Wednesday, August 06, 2014

The Future of Retail and Predictive Analytics Role in Getting You There

What if when you went into your favorite apparel store at the mall you could:
  • earn rewards for showing up
  • see where your size of everything is on each rack as you approach it
  • earn rewards for trying on clothes
  • hear your favorite genre of music while trying on clothes
  • step in front of the mirror and immediately get pictures of all sides of you
  • take the opportunity to post the pictures to Facebook for immediate feedback
  • provide the opportunity for your friends to earn rewards for providing feedback immediately
  • customize the apparel like the stitching on your pockets to make it unique
  • take whatever you wanted or ship to wherever without paying for anything
  • automatically pay your bill at the end of the month which has progressive discounting based on your shopping habits and rewards status
Before such an experience could ever take place, retailers need to inspire customers to partake in their shopping experience. This is where predictive analytics can help retailers get customers in their stores.

Predictive Analytics is commonly known as a variety of statistical techniques for analyzing historical data to predict future events or behaviors such as future shopping needs based on a customers historical behaviors crossed with millions of others'.

First, you need to gather big data to massage it into customer relevant small data. There is a plethora of data to consume if you can get access to their social networks. An easy way is to allow customers to login to your systems with social network credentials or sync their existing accounts with social network accounts and while doing so ask for visibility into their behaviors. This paves the path for your collection of all sorts of data.

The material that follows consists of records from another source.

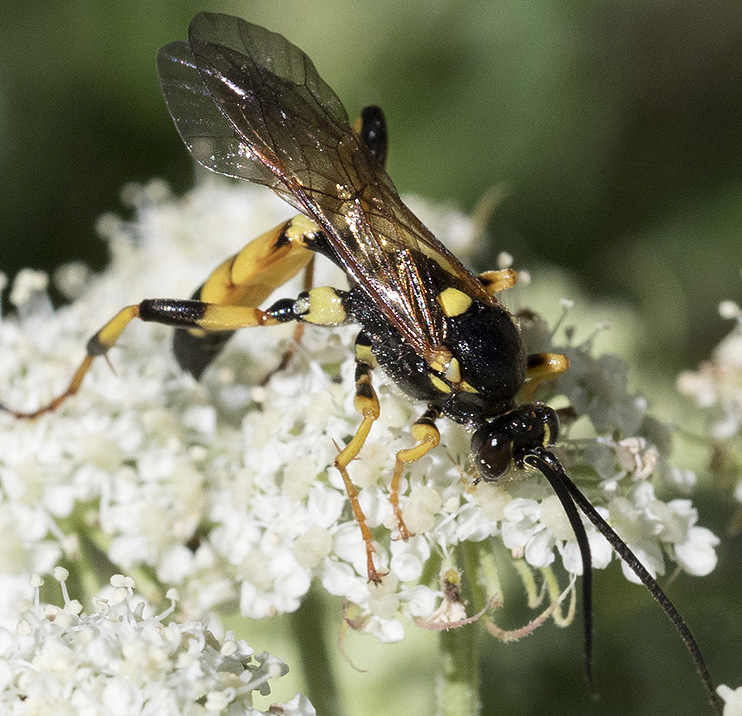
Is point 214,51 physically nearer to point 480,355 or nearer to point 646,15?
point 480,355

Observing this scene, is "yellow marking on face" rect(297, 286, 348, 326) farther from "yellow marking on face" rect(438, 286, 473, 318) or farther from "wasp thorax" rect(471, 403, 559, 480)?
"wasp thorax" rect(471, 403, 559, 480)

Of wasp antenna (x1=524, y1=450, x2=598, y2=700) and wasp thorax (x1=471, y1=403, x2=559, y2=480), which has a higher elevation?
wasp thorax (x1=471, y1=403, x2=559, y2=480)

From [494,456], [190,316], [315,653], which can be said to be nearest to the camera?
[494,456]

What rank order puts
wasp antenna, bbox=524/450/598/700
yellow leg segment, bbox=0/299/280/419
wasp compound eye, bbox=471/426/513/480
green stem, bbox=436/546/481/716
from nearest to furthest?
wasp antenna, bbox=524/450/598/700 < wasp compound eye, bbox=471/426/513/480 < green stem, bbox=436/546/481/716 < yellow leg segment, bbox=0/299/280/419

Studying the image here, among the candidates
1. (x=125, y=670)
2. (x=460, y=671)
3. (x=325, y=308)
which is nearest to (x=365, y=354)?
(x=325, y=308)

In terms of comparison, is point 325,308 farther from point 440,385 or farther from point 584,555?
point 584,555

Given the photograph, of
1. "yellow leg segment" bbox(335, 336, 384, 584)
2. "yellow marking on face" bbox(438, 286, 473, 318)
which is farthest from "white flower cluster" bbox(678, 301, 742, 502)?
"yellow leg segment" bbox(335, 336, 384, 584)

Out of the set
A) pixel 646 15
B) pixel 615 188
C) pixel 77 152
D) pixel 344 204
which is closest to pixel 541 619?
pixel 344 204
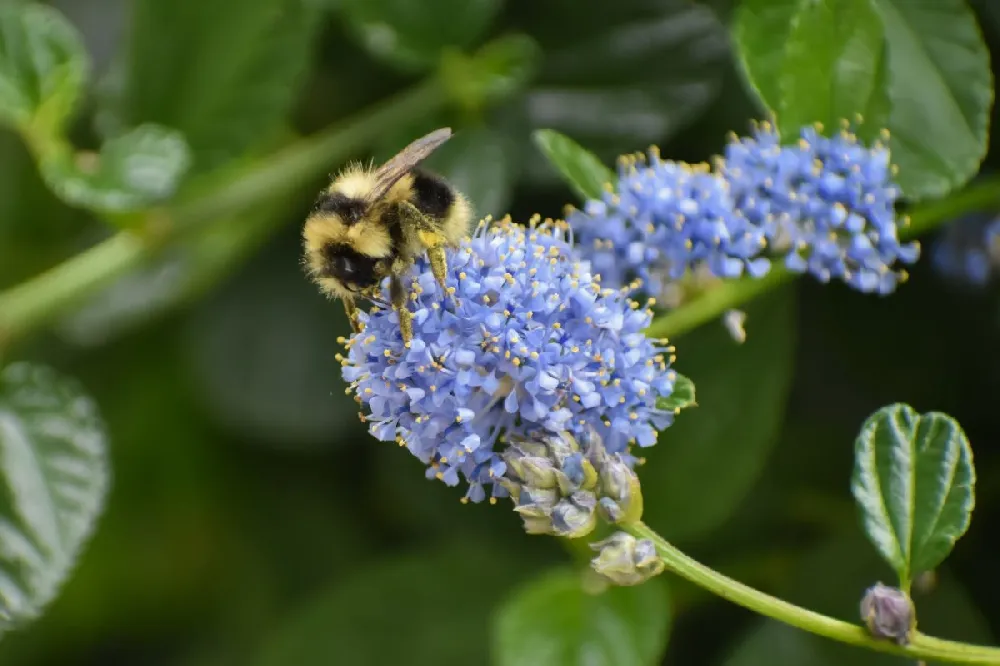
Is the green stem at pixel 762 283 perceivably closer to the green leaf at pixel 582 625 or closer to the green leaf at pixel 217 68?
the green leaf at pixel 582 625

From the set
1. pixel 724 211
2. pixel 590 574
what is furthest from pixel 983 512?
pixel 724 211

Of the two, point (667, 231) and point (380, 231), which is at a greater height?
point (380, 231)

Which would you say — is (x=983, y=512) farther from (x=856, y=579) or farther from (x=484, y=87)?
(x=484, y=87)

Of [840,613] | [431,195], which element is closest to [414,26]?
[431,195]

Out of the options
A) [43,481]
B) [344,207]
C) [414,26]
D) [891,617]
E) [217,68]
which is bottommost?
[891,617]

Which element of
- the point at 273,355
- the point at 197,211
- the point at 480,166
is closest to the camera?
the point at 480,166

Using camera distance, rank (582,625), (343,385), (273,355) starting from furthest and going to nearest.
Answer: (273,355), (343,385), (582,625)

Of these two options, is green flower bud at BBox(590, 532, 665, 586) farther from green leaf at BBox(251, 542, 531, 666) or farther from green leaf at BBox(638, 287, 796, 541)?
green leaf at BBox(251, 542, 531, 666)

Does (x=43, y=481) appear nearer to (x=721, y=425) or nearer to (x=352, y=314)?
(x=352, y=314)
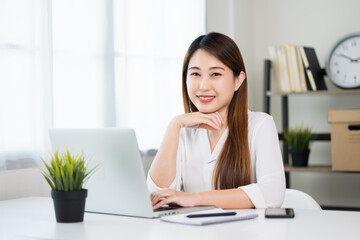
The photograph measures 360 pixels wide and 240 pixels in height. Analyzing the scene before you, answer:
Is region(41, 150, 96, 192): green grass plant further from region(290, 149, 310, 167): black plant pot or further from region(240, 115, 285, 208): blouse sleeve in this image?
region(290, 149, 310, 167): black plant pot

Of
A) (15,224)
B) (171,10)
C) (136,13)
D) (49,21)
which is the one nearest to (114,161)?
(15,224)

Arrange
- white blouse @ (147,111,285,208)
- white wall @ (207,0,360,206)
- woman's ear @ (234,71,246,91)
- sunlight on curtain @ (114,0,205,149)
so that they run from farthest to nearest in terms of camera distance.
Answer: white wall @ (207,0,360,206) < sunlight on curtain @ (114,0,205,149) < woman's ear @ (234,71,246,91) < white blouse @ (147,111,285,208)

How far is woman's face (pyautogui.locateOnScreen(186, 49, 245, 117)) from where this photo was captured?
1.90 meters

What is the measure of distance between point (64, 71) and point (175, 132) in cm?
89

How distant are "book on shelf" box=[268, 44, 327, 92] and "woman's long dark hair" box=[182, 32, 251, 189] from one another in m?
1.50

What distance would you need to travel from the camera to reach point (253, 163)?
189cm

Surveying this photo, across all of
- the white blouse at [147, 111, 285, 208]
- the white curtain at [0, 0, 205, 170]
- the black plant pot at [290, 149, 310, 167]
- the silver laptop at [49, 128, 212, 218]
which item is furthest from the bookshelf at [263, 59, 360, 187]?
the silver laptop at [49, 128, 212, 218]

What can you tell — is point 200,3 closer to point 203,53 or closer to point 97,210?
point 203,53

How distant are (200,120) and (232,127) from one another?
15cm

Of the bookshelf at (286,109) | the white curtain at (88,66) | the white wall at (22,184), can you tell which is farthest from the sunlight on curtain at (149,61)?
the white wall at (22,184)

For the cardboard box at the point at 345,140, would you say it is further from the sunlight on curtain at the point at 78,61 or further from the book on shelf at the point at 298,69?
the sunlight on curtain at the point at 78,61

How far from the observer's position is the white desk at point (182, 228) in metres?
1.23

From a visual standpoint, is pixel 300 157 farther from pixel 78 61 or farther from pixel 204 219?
pixel 204 219

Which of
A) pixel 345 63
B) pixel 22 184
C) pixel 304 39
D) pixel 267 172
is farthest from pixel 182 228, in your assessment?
pixel 304 39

Next, you need to crunch the data specific to a customer and historical behaviors relevant to them and develop predictive models for potential future behaviors and their probability. For example:

  • Notice that similarly segmented customers that bought item X often did behavior A and the potential it has to lead to the purchase of item Y or Z. Then, open a dialogue with the customer saying we noticed behavior A and thought you might be interested in items Y & Z. Then give them the chance to respond or not. Either way if you capture every interaction, you'll have more data to work with next time.
  • Identify your most valuable and trusted customers that have potentially untapped buying potential based on their spending habits, their diligence in paying their credit card bill and their credit score. Then offer those few customers an elite invite only status in your rewards program that with it comes a no hassle shopping experience that eliminates the line at the register or the need to pay in the store at all and, as an added bonus, a personal shopping assistant able to see their past purchases and available only to them.
Predictive Analytics has great potential, but unfortunately today it is mostly focused on pushing products and often products that a customer already bought. The right product at the right time is very important. However, customer-focused predictive analytic models that distill actionable services to provide to specific customers will empower retailers to strengthen their brand and their relationships with customers. With a customer service focused approach retailers must reorient employees total focus on products to also focus on the associated services they provide and predictive analytics empowers those employees with each customers' potential behaviors and associated services that increase their probability.

Today; I expect you to know me, what I'm looking for and how to help me get it.

Tomorrow; I expect you to know before I do, how to get me there and how to instill my confidence in you.

However, if you are bold, leapfrog it all and instill my reliance on you.